## Records supplied:
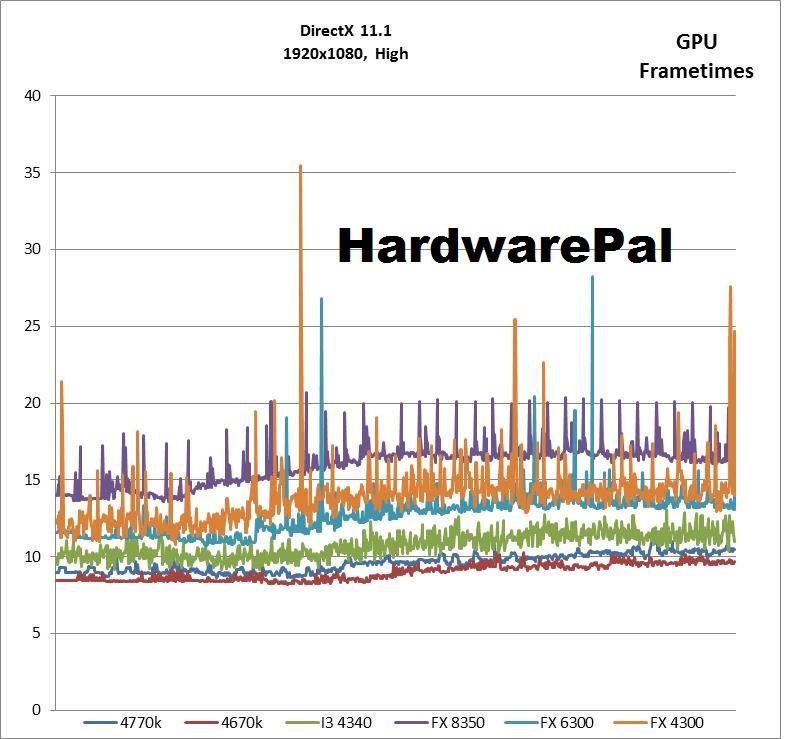 BF4 1920x1080, DX High GPU Frametimes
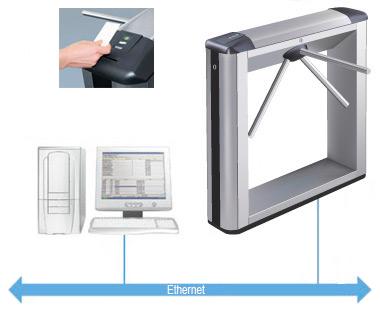Электронная проходная с встроенным картоприемником схема подключения
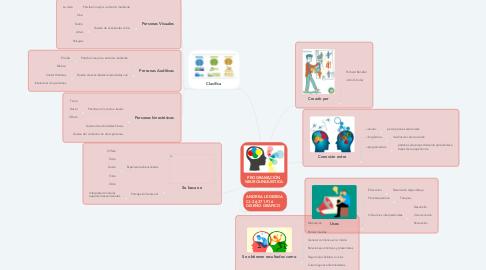 Mind Map: PROGRAMACIÓN NEUROLINGÜISTICA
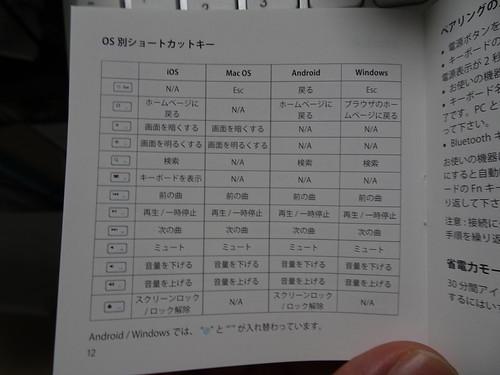 Android Bluetooth キーボード ワイヤレスマウス
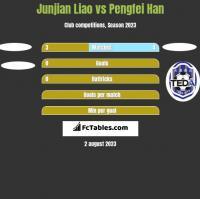 Junjian Liao vs Pengfei Han h2h player stats
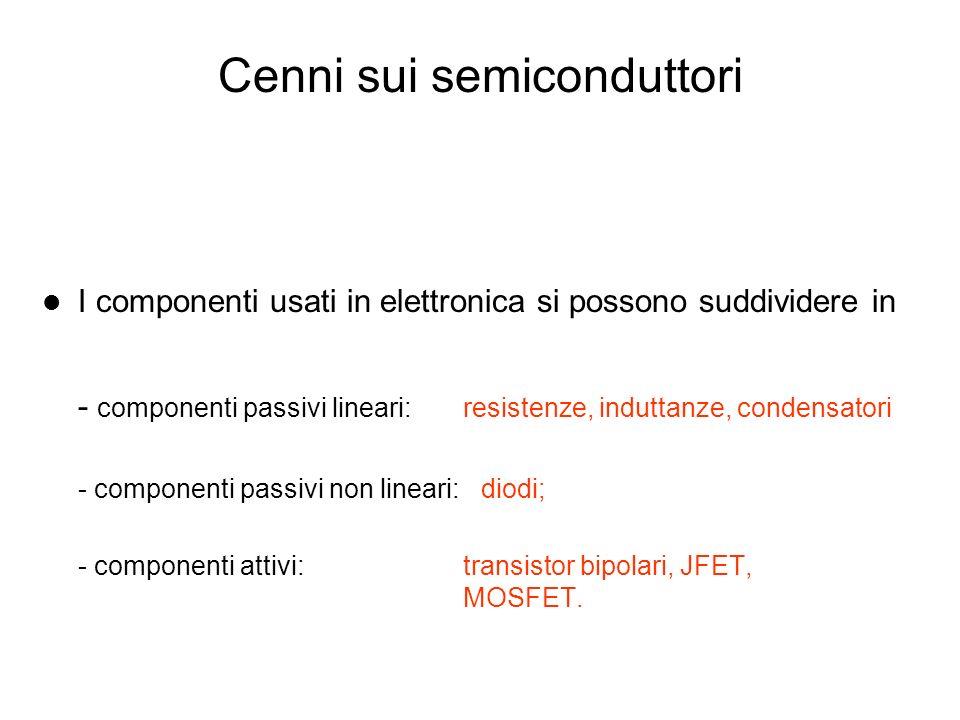 Cenni sui semiconduttori 9 I componenti usati in elettronica si possono suddividere in - componenti passivi lineari: resistenze, induttanze, condensat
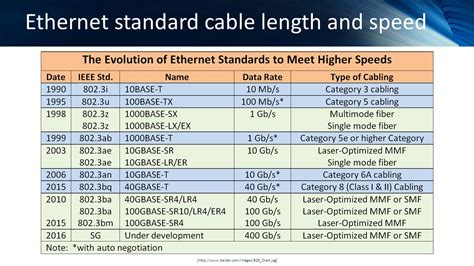 ethernet length wiring diagram wiring diagram with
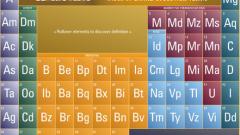 Таблица на елементите на брандинг мениджмънта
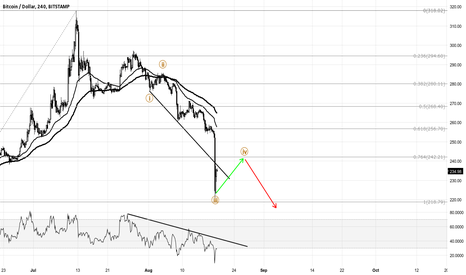 BTCUSD: Wave III extended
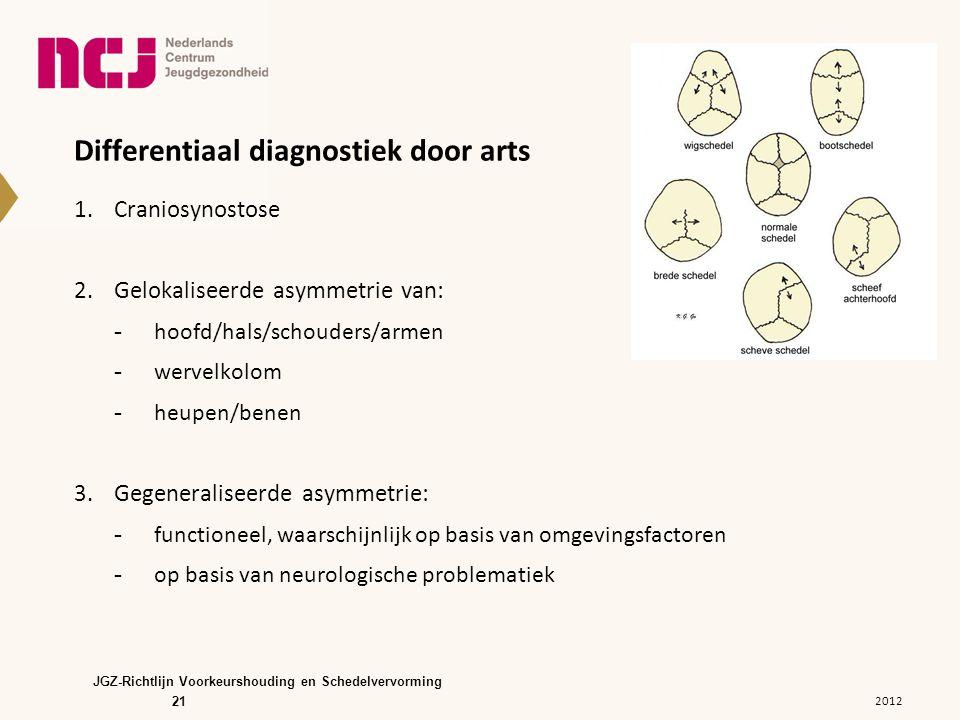 21 Differentiaal diagnostiek door arts 1.Craniosynostose 2.Gelokaliseerde asymmetrie van: -hoofd/hals/schouders/armen -wervelkolom -heupen/benen 3.Geg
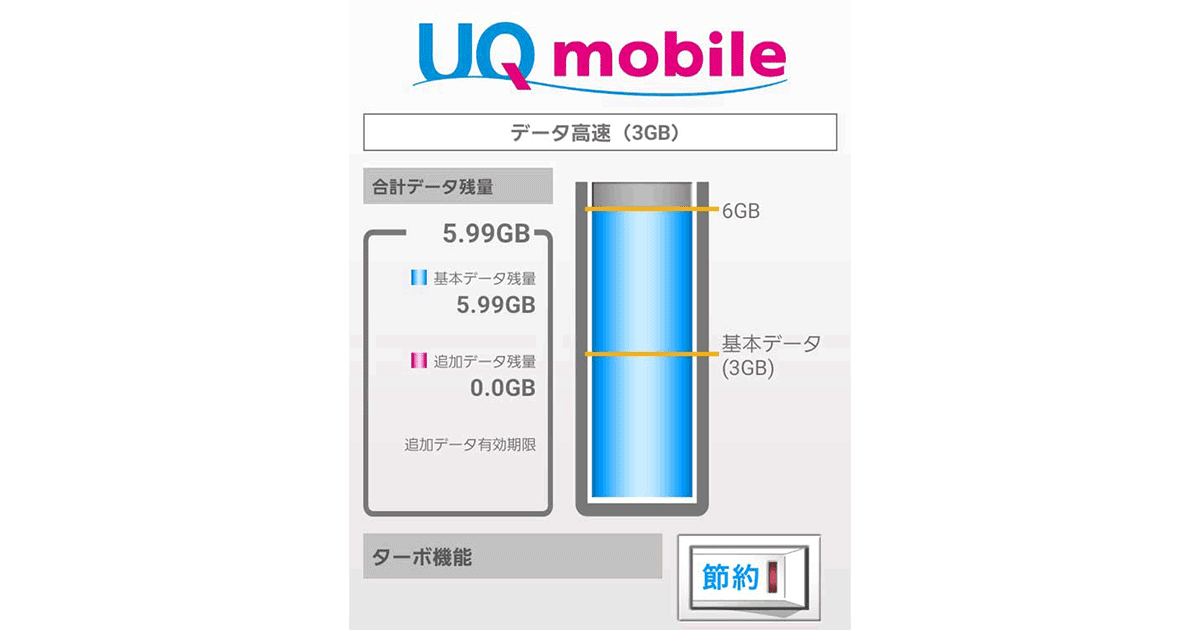 UQmobile〜ターボ機能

## Exercise prompt:
Beginning with the line above that contains "ethernet length wiring" and ending with the line that contains "BTCUSD: Wave III extended", quote each line exactly, keeping out the pictures.

## Written response:
 ethernet length wiring diagram wiring diagram with
 Таблица на елементите на брандинг мениджмънта
 BTCUSD: Wave III extended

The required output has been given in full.